Otrok brez otroštva
- Author: Franc Šetinec
- Language: Slovenian
- Subject: Slovenes, Exiles, World War II, Memoirs
- Genre: Documentary literature
- Publisher: Viharnik
- Publication date: 2009
- Publication place: Slovenia
- Media type: Hardcover
- Pages: 125
- ISBN: 978-961-6057-73-8

= Otrok brez otroštva =

2009 autobiographical novel by Franc Šetinec

Otrok brez otroštva is an autobiographical novel by the Slovenian author Franc Šetinec. It was first published in 2009.

== Content ==
The Šetinc family lived in the village of Mihalovec near Dobova during the Second World War. One morning Franc saw a truck turn onto the road towards their house. He was aware that now it was their turn to evict. They were taken to the Rajhenburg concentration camp, where they took an oval plate with a number. They were then settled in Striegau, Emigrant Camp 122. Franc was often hungry for various antics, as food stamps were taken from him.

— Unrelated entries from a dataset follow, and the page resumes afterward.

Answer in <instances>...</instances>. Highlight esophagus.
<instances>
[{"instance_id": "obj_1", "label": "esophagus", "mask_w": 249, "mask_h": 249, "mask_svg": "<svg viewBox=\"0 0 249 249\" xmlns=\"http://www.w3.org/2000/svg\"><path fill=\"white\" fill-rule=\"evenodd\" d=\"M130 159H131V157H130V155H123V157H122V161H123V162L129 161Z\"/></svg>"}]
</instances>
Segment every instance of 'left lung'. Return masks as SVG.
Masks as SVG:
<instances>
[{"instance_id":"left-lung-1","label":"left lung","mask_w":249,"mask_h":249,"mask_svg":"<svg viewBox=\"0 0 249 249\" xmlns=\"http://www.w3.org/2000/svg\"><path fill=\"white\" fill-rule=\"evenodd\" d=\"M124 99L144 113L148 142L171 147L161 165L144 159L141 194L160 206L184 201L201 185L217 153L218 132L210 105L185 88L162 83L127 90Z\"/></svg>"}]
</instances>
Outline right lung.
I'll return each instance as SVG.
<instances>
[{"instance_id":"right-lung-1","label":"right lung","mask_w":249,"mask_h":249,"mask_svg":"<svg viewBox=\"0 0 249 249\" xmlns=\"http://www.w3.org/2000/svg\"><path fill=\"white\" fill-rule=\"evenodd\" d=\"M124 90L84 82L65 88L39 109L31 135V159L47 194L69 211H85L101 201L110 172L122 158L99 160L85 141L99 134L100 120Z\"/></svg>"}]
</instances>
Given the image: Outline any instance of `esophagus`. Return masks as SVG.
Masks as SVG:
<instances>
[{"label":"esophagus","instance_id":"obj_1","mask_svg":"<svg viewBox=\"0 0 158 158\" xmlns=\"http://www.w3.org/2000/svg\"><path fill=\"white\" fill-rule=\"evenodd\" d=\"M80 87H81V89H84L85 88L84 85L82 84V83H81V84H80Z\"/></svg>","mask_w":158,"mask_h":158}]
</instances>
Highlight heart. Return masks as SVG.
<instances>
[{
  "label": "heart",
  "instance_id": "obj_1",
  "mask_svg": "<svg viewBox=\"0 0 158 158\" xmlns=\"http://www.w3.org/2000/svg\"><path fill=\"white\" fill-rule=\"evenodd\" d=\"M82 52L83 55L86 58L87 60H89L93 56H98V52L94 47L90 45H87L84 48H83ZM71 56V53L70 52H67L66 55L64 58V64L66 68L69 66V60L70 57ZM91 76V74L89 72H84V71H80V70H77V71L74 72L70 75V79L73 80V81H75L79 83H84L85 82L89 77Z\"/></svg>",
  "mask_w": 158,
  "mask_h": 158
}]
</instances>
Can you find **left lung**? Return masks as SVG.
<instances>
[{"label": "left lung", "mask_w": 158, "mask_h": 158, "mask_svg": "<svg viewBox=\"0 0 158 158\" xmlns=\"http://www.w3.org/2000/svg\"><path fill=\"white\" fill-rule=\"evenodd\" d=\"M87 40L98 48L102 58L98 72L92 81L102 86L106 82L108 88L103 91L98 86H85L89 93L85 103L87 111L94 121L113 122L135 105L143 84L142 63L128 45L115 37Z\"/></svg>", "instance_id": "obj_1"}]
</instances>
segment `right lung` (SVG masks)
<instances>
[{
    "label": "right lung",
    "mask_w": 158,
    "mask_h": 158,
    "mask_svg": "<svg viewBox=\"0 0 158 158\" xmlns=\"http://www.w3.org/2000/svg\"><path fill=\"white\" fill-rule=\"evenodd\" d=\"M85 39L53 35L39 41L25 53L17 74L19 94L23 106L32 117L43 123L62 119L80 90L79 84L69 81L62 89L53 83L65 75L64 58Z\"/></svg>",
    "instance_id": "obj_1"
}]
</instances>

The children had to work hard, and they were also sent to work for the farmers. Franc thus became a horseman in Pasje polje. He helped the farmer with the horses and so he got a lot to eat. After a while, he had to return to the camp as he would have to move to another camp with his family. Franc, who was employed in an armature factory, does not leave the camp but is offered a job by entrepreneur Otto Opitz. Unfortunately for him, his family is transferred to the Grüssav camp. Thus Franc awaits the end of the war separately from his family.